А теперешняя Козима — честолюбивая, надменная светская дама, жизнь которой проходит под девизом «Noblesse oblige»[140]. И хоть мы с ней в мире, сегодня она еще дальше от меня, чем тридцать лет назад, когда она дерзила мне и угрожала убежать из дому.
…Легка на помине! Проснувшись сегодня раньше обычного, то есть глубокой ночью, я нашел у себя письмо Козимы из Венеции. Она пишет, как всегда, о Рихарде, о его величии и, между прочим, советует мне приступить к мемуарам. «Это долг каждого художника, — пишет она, — оставить потомству историю своей жизни». При этом она даже поучительно высказывается о направлении такой книги. «Важно не то, что ты думаешь о себе и других, а та истина, которую узнает потомство».
«Та истина»… То есть ты хочешь сказать: та спасительная ложь? Ведь недостаточно повелеть: «Нужно стремиться к истине». Надо еще точно определить, что ты подразумеваешь под истиной. «Рассказать о себе так, чтобы это было поучительно для потомства». Почему ты думаешь, что ловко подобранные факты, изложенные дидактическим тоном, важнее, «поучительнее», чем искреннее признание? Принимать желаемое за сущее и даже не принимать, а внушать другим, что все желаемое уже достигнуто, — это в твоем характере, Козима!
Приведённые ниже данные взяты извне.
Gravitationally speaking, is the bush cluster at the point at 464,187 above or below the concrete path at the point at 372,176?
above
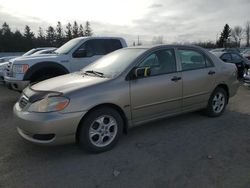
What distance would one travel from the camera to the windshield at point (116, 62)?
4277mm

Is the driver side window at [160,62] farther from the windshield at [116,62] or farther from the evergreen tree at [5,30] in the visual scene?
the evergreen tree at [5,30]

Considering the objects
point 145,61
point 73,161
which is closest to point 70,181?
point 73,161

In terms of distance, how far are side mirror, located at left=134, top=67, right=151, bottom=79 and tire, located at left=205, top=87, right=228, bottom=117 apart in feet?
6.39

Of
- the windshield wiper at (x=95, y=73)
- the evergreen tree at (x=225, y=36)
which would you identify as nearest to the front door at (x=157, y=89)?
the windshield wiper at (x=95, y=73)

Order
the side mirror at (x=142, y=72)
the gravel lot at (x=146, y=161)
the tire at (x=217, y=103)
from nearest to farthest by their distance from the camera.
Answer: the gravel lot at (x=146, y=161)
the side mirror at (x=142, y=72)
the tire at (x=217, y=103)

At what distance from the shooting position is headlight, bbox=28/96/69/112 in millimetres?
3512

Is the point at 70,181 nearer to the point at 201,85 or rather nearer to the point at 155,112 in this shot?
A: the point at 155,112

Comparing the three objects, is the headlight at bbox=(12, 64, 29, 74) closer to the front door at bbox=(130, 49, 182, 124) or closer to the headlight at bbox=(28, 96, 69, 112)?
the headlight at bbox=(28, 96, 69, 112)

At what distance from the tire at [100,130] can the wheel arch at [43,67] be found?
374 centimetres

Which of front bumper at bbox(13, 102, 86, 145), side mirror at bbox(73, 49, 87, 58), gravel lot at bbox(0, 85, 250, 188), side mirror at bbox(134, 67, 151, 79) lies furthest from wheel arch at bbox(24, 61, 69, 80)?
side mirror at bbox(134, 67, 151, 79)

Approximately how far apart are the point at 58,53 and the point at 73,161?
4.70m

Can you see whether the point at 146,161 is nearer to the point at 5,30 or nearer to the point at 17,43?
the point at 17,43

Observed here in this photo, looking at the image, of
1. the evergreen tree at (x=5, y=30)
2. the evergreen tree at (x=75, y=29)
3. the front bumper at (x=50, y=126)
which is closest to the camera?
the front bumper at (x=50, y=126)

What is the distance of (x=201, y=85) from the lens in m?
5.16
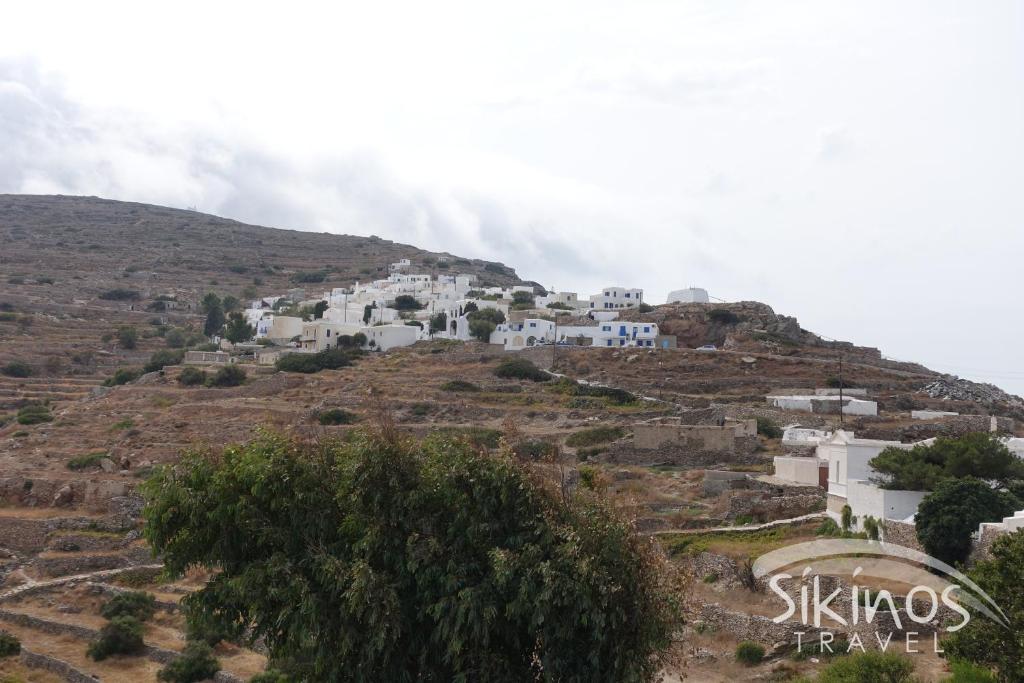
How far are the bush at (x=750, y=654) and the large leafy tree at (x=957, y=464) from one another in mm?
5632

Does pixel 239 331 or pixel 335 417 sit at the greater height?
pixel 239 331

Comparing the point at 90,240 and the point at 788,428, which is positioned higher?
the point at 90,240

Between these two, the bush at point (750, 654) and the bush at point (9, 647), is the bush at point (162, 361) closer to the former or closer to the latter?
the bush at point (9, 647)

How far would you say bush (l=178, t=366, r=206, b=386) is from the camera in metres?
46.4

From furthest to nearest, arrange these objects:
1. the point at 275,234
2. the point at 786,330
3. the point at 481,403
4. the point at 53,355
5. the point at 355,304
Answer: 1. the point at 275,234
2. the point at 355,304
3. the point at 53,355
4. the point at 786,330
5. the point at 481,403

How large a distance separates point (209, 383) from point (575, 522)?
3741 cm

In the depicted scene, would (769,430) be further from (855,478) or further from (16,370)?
(16,370)

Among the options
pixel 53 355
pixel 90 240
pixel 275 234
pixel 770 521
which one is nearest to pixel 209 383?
pixel 53 355

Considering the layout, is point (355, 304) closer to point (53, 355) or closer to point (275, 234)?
point (53, 355)

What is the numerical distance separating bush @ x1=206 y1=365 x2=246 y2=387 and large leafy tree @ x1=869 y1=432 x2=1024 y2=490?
33596mm

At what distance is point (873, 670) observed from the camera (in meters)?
12.1

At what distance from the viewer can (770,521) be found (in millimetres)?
23391

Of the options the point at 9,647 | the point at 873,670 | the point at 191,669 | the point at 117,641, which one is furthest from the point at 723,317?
the point at 873,670

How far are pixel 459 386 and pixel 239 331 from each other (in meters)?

Теперь она предлагает мне писать мемуары. Она помнит, что у нее не только гениальный муж, но и отец — артист и композитор. Она гордится нами обеими, — мною гораздо меньше, но все-таки… Рихард написал четыре тома своих воспоминаний. Теперь ей хочется, чтобы и я занялся тем же.
Поздно, дочка! Да и не к чему. У меня осталось не очень-то много времени, зато масса дел. Я не успею довести их до конца, никто не успевает. Любой художник остается в долгу перед человечеством. И лучшие наши творения — это те, которые задуманы, но не закончены и даже не начаты. Но все же, пока есть силы, я продолжаю. Я должен еще закончить «Чардаш смерти» — мою шестнадцатую венгерскую рапсодию и начать семнадцатую. Мне хочется написать третий «Мефисто-вальс» и «Мефисто-польку». Я должен побывать в Венеции, и в Веймаре, и в Будапеште, должен играть в концерте вместе с Зилоти и дирижировать во многих местах. Многое задумано, но я уверен, что новые и новые мысли станут посещать меня одна за другой и сумасбродная надежда на их воплощение не оставит меня. Что бы ни говорил рассудок, я остаюсь тем, кем был всегда: полным любопытства к жизни и с нетерпением ожидающий, что принесет мне грядущий год. Даже не месяц, не день, а именно год — вот как я размахнулся! Но и в течение суток бывают свои перемены, и я, подобно молодому путешественнику, спрашиваю себя: «А что там, за поворотом?» И я продолжаю идти вперед без особенного страха.
Часы бьют четыре. Начинается мой рабочий день.